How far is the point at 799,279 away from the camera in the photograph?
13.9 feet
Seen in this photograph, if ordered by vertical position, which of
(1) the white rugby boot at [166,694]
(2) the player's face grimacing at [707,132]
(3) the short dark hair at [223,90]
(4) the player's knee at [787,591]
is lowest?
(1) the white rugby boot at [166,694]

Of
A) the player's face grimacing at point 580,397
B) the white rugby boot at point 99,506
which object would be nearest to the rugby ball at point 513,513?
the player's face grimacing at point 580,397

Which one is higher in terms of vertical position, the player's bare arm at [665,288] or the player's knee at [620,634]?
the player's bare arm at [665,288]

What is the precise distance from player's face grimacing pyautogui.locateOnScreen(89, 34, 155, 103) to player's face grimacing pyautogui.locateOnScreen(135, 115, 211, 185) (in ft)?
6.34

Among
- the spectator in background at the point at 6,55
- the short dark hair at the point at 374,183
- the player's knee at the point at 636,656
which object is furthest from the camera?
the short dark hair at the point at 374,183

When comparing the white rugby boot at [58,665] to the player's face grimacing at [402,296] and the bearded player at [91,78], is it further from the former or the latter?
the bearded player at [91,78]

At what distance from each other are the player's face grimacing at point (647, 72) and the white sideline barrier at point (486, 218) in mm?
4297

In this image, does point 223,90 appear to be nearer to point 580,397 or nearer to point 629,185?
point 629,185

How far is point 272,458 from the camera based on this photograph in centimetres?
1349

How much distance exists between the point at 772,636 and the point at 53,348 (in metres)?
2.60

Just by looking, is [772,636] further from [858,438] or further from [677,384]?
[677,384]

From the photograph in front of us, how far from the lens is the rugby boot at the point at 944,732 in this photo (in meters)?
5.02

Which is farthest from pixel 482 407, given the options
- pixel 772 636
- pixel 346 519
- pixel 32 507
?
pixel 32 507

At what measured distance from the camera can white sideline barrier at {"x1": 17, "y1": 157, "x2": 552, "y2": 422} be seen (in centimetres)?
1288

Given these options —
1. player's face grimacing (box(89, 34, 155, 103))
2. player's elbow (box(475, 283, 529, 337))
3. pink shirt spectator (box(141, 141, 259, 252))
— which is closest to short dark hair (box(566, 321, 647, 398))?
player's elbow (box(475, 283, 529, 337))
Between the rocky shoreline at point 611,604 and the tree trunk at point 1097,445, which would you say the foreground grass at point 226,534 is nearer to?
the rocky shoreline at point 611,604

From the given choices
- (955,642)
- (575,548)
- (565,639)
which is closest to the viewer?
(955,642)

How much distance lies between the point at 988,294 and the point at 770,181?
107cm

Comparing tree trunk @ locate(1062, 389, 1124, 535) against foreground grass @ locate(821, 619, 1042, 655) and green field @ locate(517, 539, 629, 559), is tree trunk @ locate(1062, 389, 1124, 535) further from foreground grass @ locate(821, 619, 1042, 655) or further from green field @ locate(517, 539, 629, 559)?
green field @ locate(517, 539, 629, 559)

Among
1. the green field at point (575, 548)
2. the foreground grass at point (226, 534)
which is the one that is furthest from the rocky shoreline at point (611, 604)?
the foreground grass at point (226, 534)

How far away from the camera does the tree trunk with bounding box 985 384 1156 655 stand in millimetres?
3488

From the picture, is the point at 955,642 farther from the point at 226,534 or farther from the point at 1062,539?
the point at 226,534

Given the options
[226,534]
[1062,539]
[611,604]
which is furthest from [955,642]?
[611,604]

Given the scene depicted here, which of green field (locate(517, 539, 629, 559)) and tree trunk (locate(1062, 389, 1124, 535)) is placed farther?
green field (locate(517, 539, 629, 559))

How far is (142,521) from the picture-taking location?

........

Goal of the exercise —
Render the lines of the records above as a JSON list of strings, one string per line and blank lines left out, starting at the line that contains "How much distance lies" and ending at the last line of the records.

Response to this exercise —
[
  "How much distance lies between the point at 988,294 and the point at 770,181?",
  "107cm",
  "Comparing tree trunk @ locate(1062, 389, 1124, 535) against foreground grass @ locate(821, 619, 1042, 655) and green field @ locate(517, 539, 629, 559), is tree trunk @ locate(1062, 389, 1124, 535) further from foreground grass @ locate(821, 619, 1042, 655) or further from green field @ locate(517, 539, 629, 559)?",
  "green field @ locate(517, 539, 629, 559)",
  "Among",
  "1. the green field at point (575, 548)",
  "2. the foreground grass at point (226, 534)",
  "which is the one that is furthest from the rocky shoreline at point (611, 604)?",
  "the foreground grass at point (226, 534)",
  "How far away from the camera does the tree trunk with bounding box 985 384 1156 655 stand in millimetres?",
  "3488",
  "From the picture, is the point at 955,642 farther from the point at 226,534 or farther from the point at 1062,539?",
  "the point at 226,534",
  "Given the options",
  "[226,534]",
  "[1062,539]",
  "[611,604]",
  "which is furthest from [955,642]?",
  "[611,604]",
  "Given the scene depicted here, which of green field (locate(517, 539, 629, 559)) and tree trunk (locate(1062, 389, 1124, 535)) is placed farther?",
  "green field (locate(517, 539, 629, 559))",
  "How far is (142,521) from the picture-taking location?"
]